Our condensed financial statements have been prepared in accordance with
accounting principles generally accepted in the United States of America. The
preparation of the condensed financial statements requires management to make
estimates and assumptions that affect the reported amounts of assets and
liabilities at the date of the financial statements, and the reported amounts of
expenses during the reporting period. On an ongoing basis, management evaluates
its estimates and judgments, including those related to sales return reserves,
warranty reserves, stock-based compensation, and going concern. Management bases
its estimates and judgments on historical experience and on various other
factors, including the macro-economic factors such as COVID­19 pandemic, that we
believe to be reasonable under the circumstances, the results of which form the
basis for making judgments about the carrying value of assets and liabilities
that are not readily apparent from other sources. Actual results may differ from
these estimates under different assumptions or conditions. The methods,
estimates, and judgments used by us in applying these critical accounting
policies have a significant impact on the results we report in our condensed
consolidated financial statements.

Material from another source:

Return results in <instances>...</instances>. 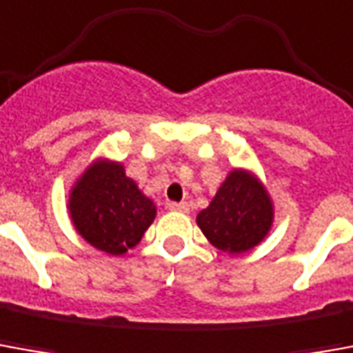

Our significant accounting policies and
estimates are included in our Annual Report on Form 10­K for the fiscal year
ended December 31, 2021, filed with the SEC on March 31, 2022.

Information regarding our significant accounting policies and estimates can also
be found in Note 2 to our condensed financial statements included in Part I,
Item 1 of this Quarterly Report on Form 10­Q.

Recent accounting pronouncements

For a description of recent accounting pronouncements, see Note 2 to our summary financial statements included in Part I, Item 1 of this Quarterly Report on Form 10Q.